▶ _What you need to do_:
Answer these questions from the article below on the troops and the presidential debates:
1. Which candidate holds a vast lead among military voters?
2. What percentage of Americans think the war in Afghanistan is going somewhat or very badly?
3. How many Americans say they have kept their confidence in the military?

====== Text under study ======

Despite the many efforts Obama has made to appeal to younger soldiers and veterans, Romney has maintained a vast lead among military voters—and the troops hardly rated a mention at Tuesday’s debate. Marjorie Morrison on the opportunity we're missing.
Two presidential debates and no real mention of our troops, despite the ongoing war in Afghanistan.
Here’s why: 68 percent of Americans think the war in Afghanistan is going somewhat or very badly, and the same percentage thinks we should withdraw entirely or start drawing down troops now. Compound that with less than 1 percent of Americans serving in the active-duty military, so much of the nation feels no real stake in or connection to the war effort. That disconnect and distance helps explain how, at this time of collapsing support for the government, the press, and other institutions, three of four Americans say they’ve maintained their confidence in the military.

====== Excerpted data ======

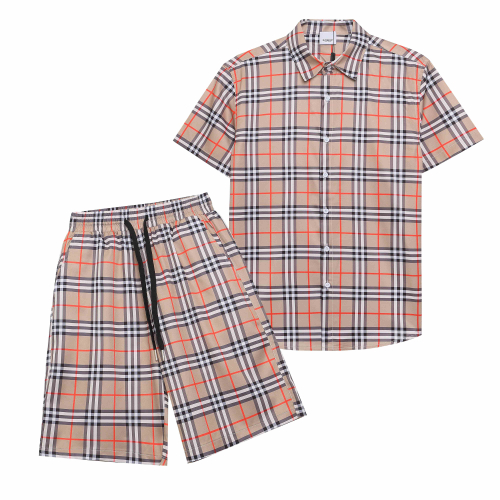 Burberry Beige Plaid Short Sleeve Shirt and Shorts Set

======
====== Excerpted data ======

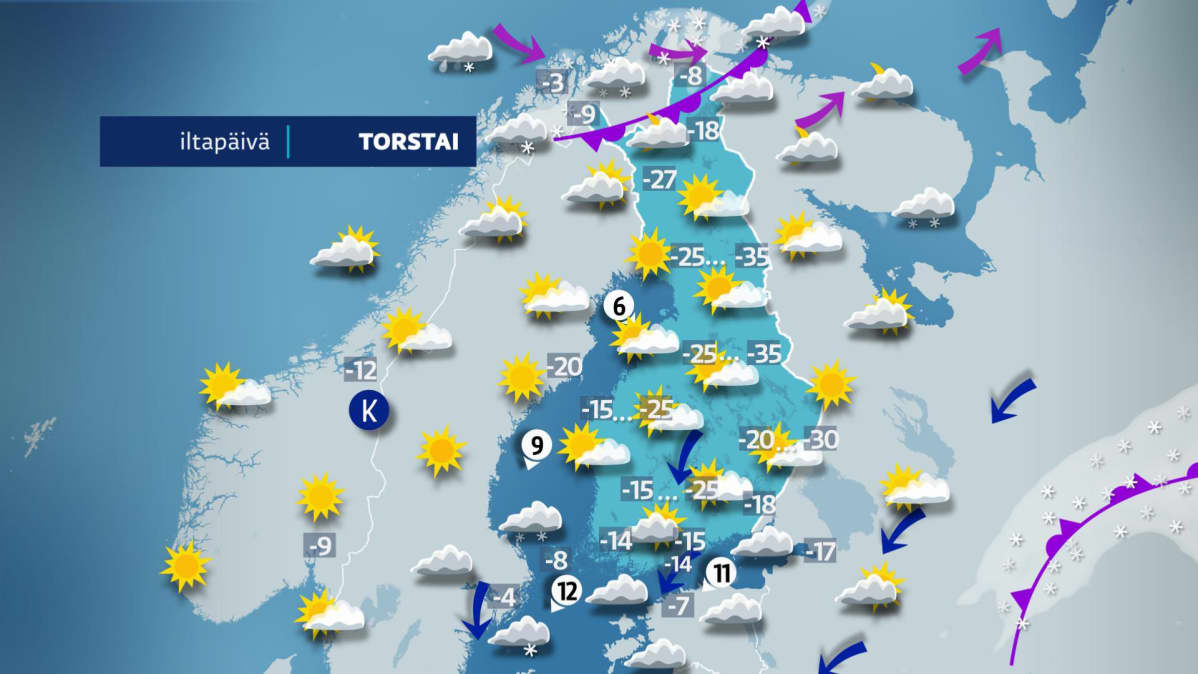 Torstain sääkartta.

======
====== Excerpted data ======

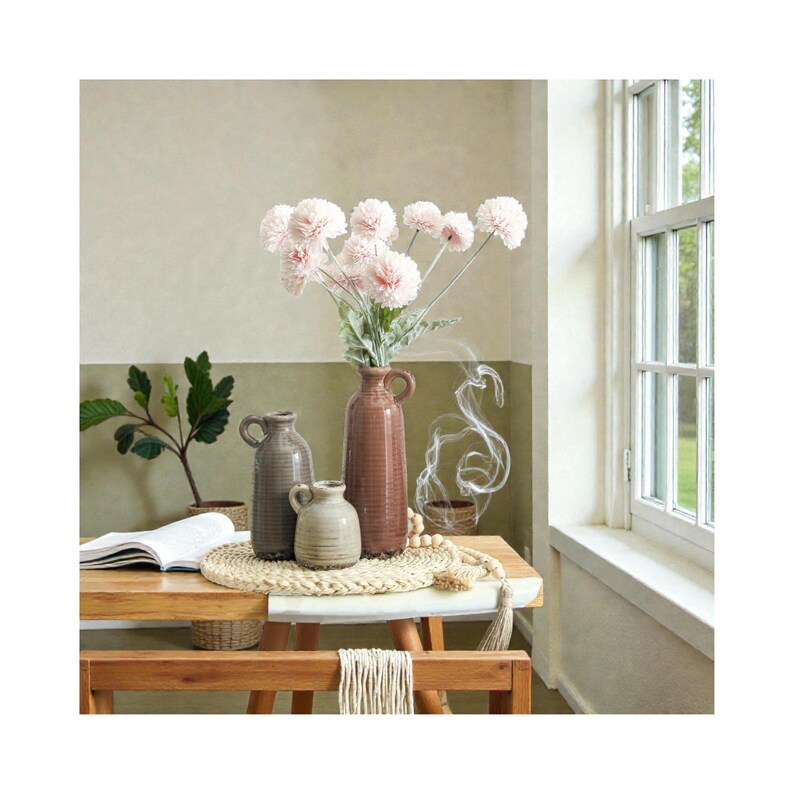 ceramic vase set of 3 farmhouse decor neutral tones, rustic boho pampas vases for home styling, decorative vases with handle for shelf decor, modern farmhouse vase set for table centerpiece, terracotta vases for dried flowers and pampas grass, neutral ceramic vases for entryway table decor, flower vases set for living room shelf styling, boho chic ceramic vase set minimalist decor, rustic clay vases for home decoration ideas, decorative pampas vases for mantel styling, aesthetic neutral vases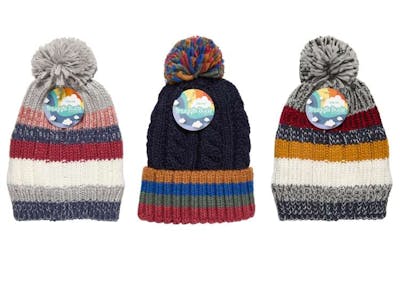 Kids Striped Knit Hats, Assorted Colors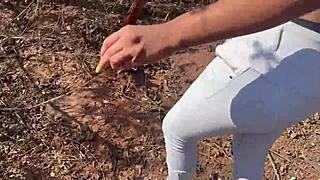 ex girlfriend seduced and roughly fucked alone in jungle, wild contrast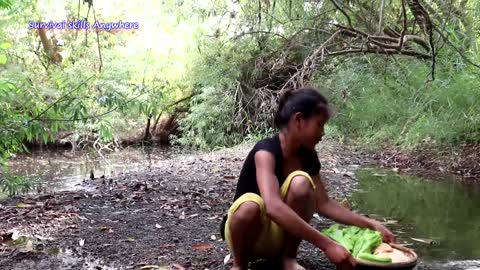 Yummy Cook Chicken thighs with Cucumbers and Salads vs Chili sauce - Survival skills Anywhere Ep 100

======

▶ _Task solution_:
1. Romney.
2. 68 percent.
3. Three of four.